> **WORKING DATA**
■ ■ ■
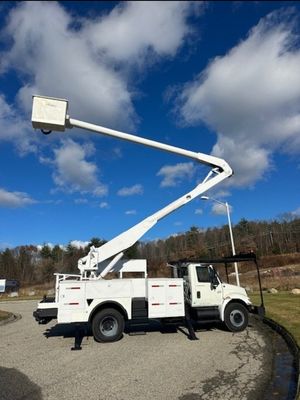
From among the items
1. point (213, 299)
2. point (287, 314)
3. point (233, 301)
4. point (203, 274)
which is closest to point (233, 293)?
point (233, 301)

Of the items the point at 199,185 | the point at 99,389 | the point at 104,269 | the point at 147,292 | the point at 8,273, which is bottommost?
the point at 99,389

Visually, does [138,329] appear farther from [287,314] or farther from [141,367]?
[141,367]

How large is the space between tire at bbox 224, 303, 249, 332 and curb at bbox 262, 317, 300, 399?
104cm

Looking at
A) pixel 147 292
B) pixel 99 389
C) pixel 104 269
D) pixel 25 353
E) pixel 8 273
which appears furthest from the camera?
pixel 8 273

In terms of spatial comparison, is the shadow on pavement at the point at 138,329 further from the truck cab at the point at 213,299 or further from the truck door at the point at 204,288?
the truck door at the point at 204,288

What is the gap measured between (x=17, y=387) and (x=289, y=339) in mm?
7208

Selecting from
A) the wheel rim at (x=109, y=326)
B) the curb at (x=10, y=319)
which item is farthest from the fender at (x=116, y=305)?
the curb at (x=10, y=319)

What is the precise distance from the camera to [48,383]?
24.9 ft

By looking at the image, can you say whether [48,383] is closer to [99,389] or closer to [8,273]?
[99,389]

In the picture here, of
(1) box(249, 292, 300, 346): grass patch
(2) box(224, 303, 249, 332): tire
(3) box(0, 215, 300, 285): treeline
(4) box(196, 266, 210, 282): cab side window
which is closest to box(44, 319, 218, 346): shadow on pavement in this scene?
(2) box(224, 303, 249, 332): tire

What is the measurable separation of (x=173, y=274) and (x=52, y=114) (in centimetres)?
784

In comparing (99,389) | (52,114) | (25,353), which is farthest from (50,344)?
(52,114)

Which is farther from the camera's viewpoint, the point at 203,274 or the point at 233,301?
the point at 203,274

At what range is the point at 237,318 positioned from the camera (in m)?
13.1
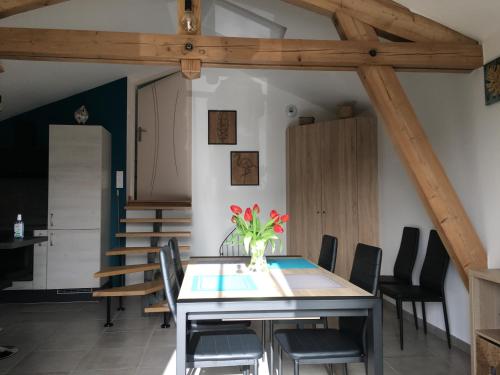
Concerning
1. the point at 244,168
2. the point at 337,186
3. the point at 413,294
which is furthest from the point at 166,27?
the point at 413,294

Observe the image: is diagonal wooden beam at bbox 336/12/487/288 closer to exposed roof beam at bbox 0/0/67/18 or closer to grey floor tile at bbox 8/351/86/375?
exposed roof beam at bbox 0/0/67/18

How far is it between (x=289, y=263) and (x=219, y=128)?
3300mm

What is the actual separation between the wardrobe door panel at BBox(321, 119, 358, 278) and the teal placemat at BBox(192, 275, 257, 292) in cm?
278

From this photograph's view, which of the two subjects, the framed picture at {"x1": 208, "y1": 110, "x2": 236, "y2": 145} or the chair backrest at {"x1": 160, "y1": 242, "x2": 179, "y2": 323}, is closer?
the chair backrest at {"x1": 160, "y1": 242, "x2": 179, "y2": 323}

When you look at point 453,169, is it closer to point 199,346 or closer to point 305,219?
point 305,219

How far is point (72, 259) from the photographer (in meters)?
5.28

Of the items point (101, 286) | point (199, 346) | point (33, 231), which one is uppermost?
point (33, 231)

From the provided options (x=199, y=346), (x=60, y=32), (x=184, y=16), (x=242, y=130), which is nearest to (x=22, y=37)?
(x=60, y=32)

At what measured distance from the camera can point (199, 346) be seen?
7.39ft

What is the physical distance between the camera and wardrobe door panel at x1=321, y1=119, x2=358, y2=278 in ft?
16.8

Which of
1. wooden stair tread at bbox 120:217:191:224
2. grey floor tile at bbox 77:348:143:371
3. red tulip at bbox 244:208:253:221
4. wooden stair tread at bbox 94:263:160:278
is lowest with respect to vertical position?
grey floor tile at bbox 77:348:143:371

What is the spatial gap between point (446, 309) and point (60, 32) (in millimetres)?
3967

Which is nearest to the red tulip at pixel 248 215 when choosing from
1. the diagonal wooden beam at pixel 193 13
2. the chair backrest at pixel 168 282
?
the chair backrest at pixel 168 282

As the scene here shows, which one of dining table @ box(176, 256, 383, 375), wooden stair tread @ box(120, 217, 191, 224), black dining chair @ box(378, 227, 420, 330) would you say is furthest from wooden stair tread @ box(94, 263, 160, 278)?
black dining chair @ box(378, 227, 420, 330)
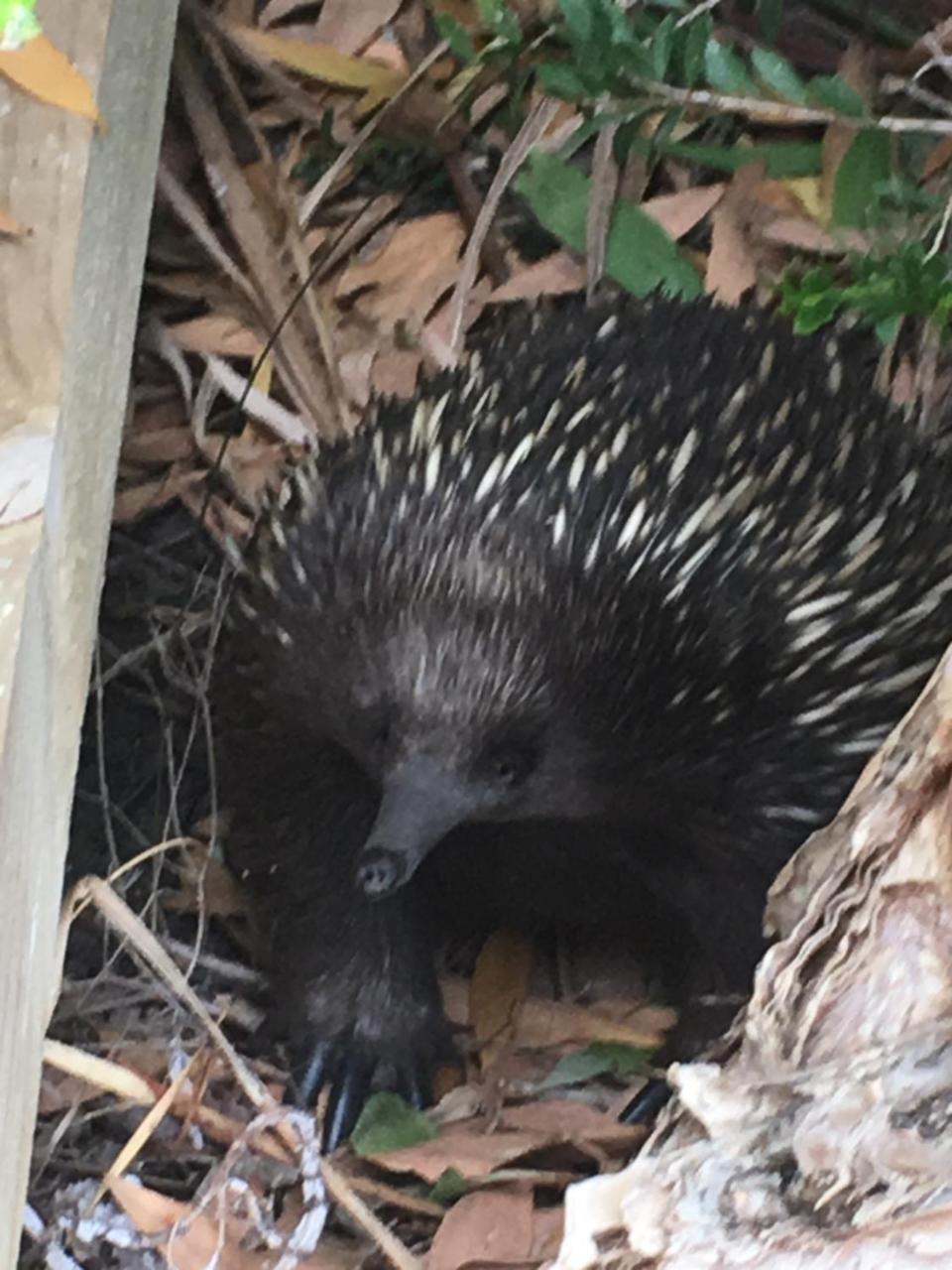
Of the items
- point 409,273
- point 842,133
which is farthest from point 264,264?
point 842,133

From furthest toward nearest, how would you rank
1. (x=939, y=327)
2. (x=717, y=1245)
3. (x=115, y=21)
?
(x=939, y=327) < (x=115, y=21) < (x=717, y=1245)

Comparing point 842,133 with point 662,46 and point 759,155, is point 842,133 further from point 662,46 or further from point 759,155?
point 662,46

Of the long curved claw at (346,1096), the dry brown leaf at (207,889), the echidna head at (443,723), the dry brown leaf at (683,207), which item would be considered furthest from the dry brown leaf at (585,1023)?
the dry brown leaf at (683,207)

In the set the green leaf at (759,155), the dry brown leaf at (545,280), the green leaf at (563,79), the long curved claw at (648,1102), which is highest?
the green leaf at (563,79)

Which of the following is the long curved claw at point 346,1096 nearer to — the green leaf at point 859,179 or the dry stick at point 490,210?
the dry stick at point 490,210

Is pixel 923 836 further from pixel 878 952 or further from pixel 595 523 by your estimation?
pixel 595 523

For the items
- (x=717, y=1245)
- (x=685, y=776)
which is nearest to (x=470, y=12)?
(x=685, y=776)

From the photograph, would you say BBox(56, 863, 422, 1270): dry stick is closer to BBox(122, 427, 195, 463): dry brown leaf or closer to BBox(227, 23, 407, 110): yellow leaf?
BBox(122, 427, 195, 463): dry brown leaf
■ ■ ■
> **EXERCISE OBJECTIVE**
Put every line from the one containing "Is pixel 923" through the end of the records into a Markdown table with a Row column for the line number and a Text column for the line itself. Leave out blank lines.

> **CORRECT OUTPUT**
| Row | Text |
|---|---|
| 1 | Is pixel 923 836 further from pixel 878 952 or further from pixel 595 523 by your estimation? |
| 2 | pixel 595 523 |
| 3 | For the items |
| 4 | - (x=717, y=1245) |
| 5 | - (x=685, y=776) |
| 6 | which is nearest to (x=470, y=12)? |
| 7 | (x=685, y=776) |
| 8 | From the photograph, would you say BBox(56, 863, 422, 1270): dry stick is closer to BBox(122, 427, 195, 463): dry brown leaf or closer to BBox(227, 23, 407, 110): yellow leaf? |
| 9 | BBox(122, 427, 195, 463): dry brown leaf |